Problem description: Print the stretch of the data below from the line containing "Is (x=476, y=23)" through the line containing "3. (x=415, y=9)", both lines included, reproducing every character unchanged.

Input material:
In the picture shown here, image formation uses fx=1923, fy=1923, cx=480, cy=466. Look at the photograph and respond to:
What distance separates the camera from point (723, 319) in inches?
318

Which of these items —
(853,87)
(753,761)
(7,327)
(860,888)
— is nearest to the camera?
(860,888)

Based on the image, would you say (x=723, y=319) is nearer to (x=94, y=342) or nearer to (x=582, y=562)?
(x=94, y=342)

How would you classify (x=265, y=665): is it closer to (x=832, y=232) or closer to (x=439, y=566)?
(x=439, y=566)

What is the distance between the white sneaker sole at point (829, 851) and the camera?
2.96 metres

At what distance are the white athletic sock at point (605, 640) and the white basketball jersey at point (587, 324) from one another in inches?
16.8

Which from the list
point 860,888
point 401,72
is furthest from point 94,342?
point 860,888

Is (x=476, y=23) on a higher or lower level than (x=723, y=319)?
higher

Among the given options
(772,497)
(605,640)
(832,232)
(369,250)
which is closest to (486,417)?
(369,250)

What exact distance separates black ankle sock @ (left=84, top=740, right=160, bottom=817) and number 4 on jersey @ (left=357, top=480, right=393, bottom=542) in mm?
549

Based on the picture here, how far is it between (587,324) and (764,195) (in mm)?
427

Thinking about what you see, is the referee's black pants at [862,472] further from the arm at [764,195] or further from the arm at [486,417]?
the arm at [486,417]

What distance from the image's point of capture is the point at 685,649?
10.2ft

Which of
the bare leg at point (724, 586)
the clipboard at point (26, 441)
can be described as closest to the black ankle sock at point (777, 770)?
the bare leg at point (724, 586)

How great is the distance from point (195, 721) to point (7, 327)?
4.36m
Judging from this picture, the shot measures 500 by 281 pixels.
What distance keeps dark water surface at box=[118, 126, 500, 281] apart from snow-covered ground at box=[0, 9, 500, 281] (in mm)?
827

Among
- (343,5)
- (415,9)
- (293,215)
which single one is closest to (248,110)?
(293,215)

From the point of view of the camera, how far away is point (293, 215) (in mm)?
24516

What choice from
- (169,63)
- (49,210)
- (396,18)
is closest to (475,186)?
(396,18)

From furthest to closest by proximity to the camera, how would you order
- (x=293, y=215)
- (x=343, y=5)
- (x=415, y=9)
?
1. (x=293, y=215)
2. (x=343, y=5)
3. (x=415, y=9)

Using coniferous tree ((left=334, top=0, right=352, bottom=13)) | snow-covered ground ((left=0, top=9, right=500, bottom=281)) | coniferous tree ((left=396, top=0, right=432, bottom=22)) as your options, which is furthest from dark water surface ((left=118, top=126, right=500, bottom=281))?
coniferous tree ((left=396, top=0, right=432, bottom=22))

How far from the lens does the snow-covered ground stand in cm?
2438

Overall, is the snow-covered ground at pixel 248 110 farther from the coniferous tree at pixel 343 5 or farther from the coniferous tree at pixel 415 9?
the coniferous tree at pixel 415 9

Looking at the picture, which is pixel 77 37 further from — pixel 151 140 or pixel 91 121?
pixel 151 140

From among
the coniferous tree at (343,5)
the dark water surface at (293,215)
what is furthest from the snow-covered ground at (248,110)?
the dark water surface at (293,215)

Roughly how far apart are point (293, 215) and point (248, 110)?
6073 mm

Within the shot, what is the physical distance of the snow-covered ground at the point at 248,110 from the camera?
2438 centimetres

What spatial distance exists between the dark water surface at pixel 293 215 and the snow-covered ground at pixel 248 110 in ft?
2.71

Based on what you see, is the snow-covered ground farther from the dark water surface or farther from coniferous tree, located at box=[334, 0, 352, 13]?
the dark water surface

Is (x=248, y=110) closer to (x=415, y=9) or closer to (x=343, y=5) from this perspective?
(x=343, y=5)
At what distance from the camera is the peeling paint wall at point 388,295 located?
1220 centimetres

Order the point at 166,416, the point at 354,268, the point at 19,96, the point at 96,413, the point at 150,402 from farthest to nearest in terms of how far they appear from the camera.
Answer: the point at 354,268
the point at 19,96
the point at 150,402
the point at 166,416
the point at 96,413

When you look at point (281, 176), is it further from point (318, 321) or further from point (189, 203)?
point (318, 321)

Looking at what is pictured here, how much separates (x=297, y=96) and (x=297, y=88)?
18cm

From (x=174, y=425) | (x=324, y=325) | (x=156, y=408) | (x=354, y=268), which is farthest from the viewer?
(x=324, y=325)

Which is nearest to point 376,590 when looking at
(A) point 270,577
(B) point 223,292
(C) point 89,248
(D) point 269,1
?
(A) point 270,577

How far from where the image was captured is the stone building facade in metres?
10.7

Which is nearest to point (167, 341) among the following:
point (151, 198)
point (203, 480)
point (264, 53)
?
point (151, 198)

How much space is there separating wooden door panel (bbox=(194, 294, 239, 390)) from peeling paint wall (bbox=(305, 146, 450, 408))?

Answer:
Is (x=476, y=23) on a higher or lower level than (x=723, y=319)?
higher

Among the given options
(772,497)
(605,640)
(832,232)
(369,250)
which is closest to (486,417)?
(369,250)

What exact distance separates black ankle sock @ (left=84, top=740, right=160, bottom=817) and number 4 on jersey @ (left=357, top=480, right=393, bottom=542) in mm?
549

Based on the picture here, how far is it between (587,324) and (764,195) (in mm)?
427

Thinking about what you see, is the referee's black pants at [862,472] further from the arm at [764,195] or further from the arm at [486,417]?
the arm at [486,417]

What distance from the image's point of capture is the point at 685,649?
10.2ft

Which of
the bare leg at point (724, 586)
the clipboard at point (26, 441)
can be described as closest to the black ankle sock at point (777, 770)?
the bare leg at point (724, 586)

How great is the distance from point (195, 721) to point (7, 327)?
4.36m
Judging from this picture, the shot measures 500 by 281 pixels.
What distance keeps dark water surface at box=[118, 126, 500, 281] apart from snow-covered ground at box=[0, 9, 500, 281] (in mm)?
827

Among
- (343,5)
- (415,9)
- (293,215)
which single one is closest to (248,110)?
(293,215)

From the point of view of the camera, how far away is point (293, 215) (in mm)?
24516

What choice from
- (169,63)
- (49,210)
- (396,18)
is closest to (475,186)?
(396,18)

From furthest to closest by proximity to the camera, how would you order
- (x=293, y=215)
- (x=343, y=5)
- (x=415, y=9)
?
1. (x=293, y=215)
2. (x=343, y=5)
3. (x=415, y=9)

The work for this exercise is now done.